**PROBLEM STATEMENT**
Please lay out the entries below as a Markdown table with two columns, No. and Entry line, numbering each row and skipping any blank lines. Leave the pictures out of your answer.

**Crawled caption data**
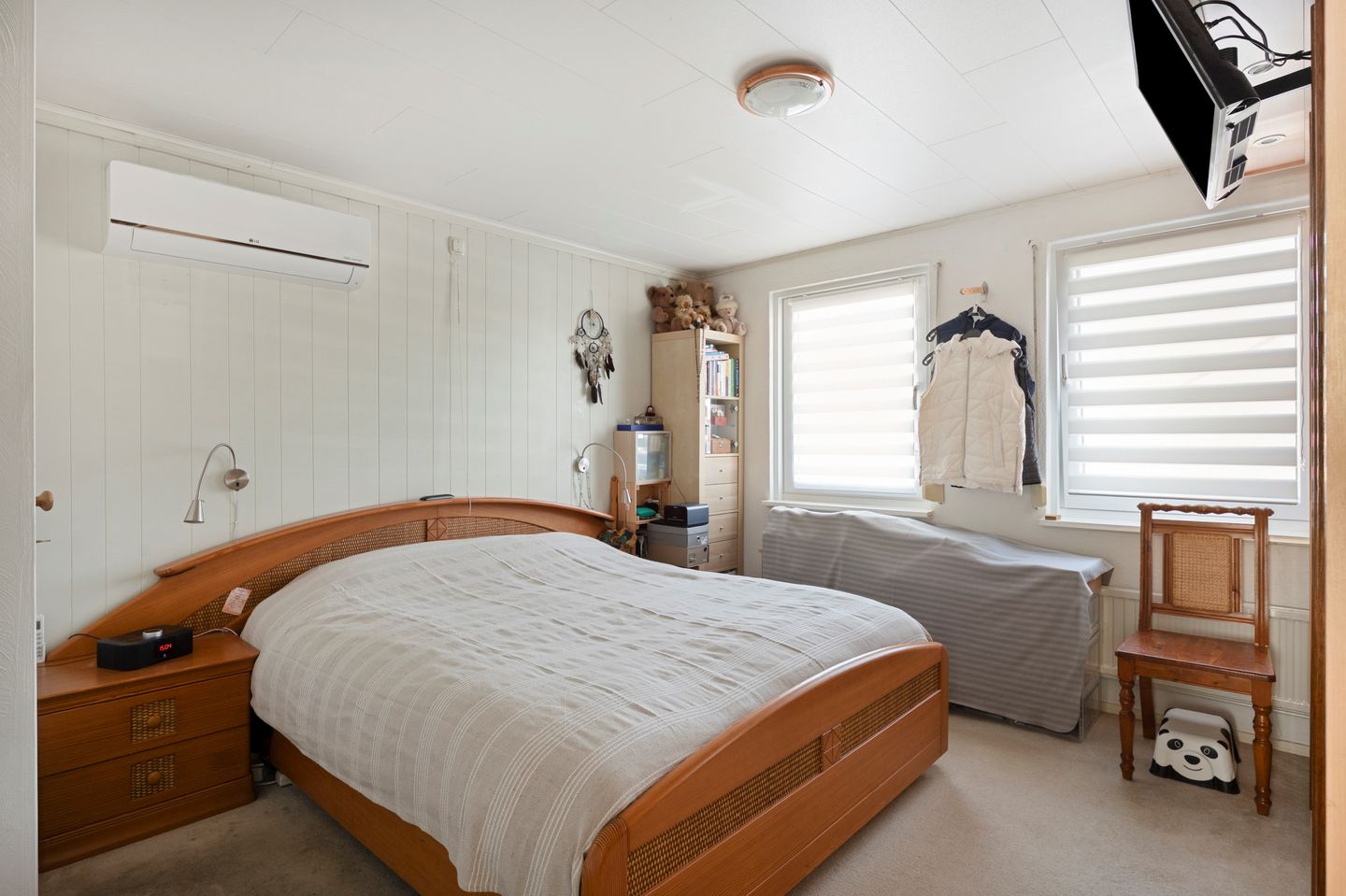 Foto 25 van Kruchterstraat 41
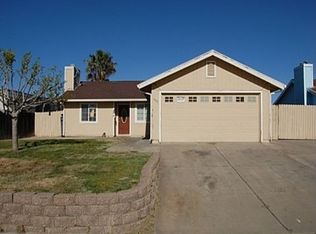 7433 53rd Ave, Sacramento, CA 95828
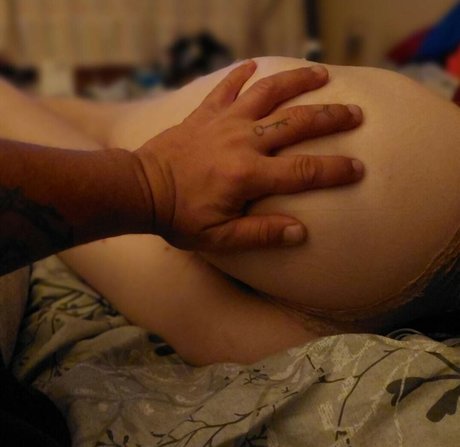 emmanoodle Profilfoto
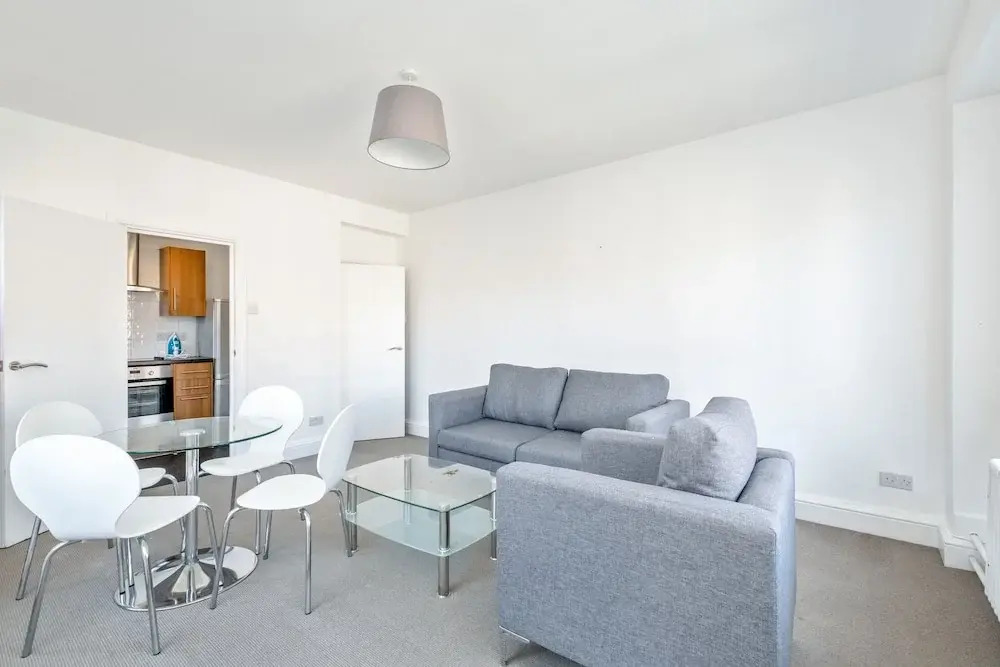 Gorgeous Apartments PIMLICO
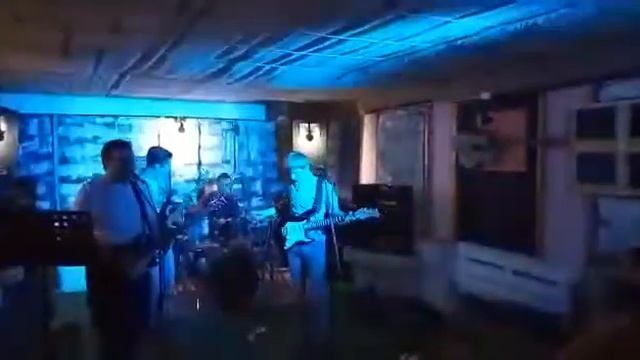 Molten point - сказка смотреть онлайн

**FINISHED EXERCISE**
| No. | Entry line |
|---|---|
| 1 |  Foto 25 van Kruchterstraat 41 |
| 2 |  7433 53rd Ave, Sacramento, CA 95828 |
| 3 |  emmanoodle Profilfoto |
| 4 |  Gorgeous Apartments PIMLICO |
| 5 |  Molten point - сказка смотреть онлайн |